### Data to process
↓↓↓

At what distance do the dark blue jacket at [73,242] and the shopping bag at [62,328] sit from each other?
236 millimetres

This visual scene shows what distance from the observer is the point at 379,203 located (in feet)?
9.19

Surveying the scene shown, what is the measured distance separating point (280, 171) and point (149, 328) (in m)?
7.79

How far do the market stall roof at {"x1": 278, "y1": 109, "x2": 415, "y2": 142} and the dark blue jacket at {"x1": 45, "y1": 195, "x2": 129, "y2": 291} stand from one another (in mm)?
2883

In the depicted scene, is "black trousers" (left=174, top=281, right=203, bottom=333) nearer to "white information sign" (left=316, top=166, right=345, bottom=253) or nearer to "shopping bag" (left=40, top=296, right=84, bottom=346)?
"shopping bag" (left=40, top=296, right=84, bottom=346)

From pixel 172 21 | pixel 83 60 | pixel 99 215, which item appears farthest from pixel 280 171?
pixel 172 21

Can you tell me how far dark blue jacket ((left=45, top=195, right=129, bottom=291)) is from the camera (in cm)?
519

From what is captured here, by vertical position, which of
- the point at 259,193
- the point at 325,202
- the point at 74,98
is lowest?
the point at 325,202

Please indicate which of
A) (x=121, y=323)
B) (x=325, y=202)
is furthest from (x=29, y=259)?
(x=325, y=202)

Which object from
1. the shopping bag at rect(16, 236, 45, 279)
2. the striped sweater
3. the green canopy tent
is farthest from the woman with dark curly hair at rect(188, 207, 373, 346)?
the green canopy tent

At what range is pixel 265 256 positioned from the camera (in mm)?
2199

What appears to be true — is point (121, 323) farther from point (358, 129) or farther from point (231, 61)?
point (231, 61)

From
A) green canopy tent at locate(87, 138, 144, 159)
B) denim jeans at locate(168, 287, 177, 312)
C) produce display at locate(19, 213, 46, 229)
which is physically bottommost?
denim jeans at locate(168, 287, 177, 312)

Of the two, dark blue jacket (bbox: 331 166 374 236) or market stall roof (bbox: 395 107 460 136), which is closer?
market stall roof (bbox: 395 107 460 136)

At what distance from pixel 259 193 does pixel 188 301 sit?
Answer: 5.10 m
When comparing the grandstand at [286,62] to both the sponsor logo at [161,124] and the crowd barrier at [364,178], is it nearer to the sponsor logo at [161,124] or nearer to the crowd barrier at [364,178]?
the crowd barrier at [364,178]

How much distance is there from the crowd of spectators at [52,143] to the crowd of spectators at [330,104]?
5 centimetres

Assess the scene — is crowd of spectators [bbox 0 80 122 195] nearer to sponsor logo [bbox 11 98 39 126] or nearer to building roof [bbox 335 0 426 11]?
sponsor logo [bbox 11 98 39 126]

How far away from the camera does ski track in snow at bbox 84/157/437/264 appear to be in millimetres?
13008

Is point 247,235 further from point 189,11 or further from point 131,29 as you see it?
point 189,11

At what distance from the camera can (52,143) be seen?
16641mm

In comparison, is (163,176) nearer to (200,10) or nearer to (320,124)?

↑↑↑

### Aim of the task
Quote the line that contains "Of the two, dark" and each line after it through the end of the data, exactly, leaving out everything else.

### Result
Of the two, dark blue jacket (bbox: 331 166 374 236) or market stall roof (bbox: 395 107 460 136), which is closer?
market stall roof (bbox: 395 107 460 136)

At what distance from pixel 259 193 does pixel 188 301 sit?
Answer: 5.10 m
When comparing the grandstand at [286,62] to both the sponsor logo at [161,124] and the crowd barrier at [364,178], is it nearer to the sponsor logo at [161,124] or nearer to the crowd barrier at [364,178]?
the crowd barrier at [364,178]

How much distance is there from the crowd of spectators at [52,143] to the crowd of spectators at [330,104]?
5 centimetres

Assess the scene — is crowd of spectators [bbox 0 80 122 195] nearer to sponsor logo [bbox 11 98 39 126] or nearer to building roof [bbox 335 0 426 11]?
sponsor logo [bbox 11 98 39 126]

How far away from the camera does ski track in snow at bbox 84/157/437/264 appear to be in millimetres?
13008

Is point 247,235 further from point 189,11 or further from point 131,29 as you see it?
point 189,11

At what distance from the camera can (52,143) be seen?
16641mm

In comparison, is (163,176) nearer to (200,10) or nearer to (320,124)?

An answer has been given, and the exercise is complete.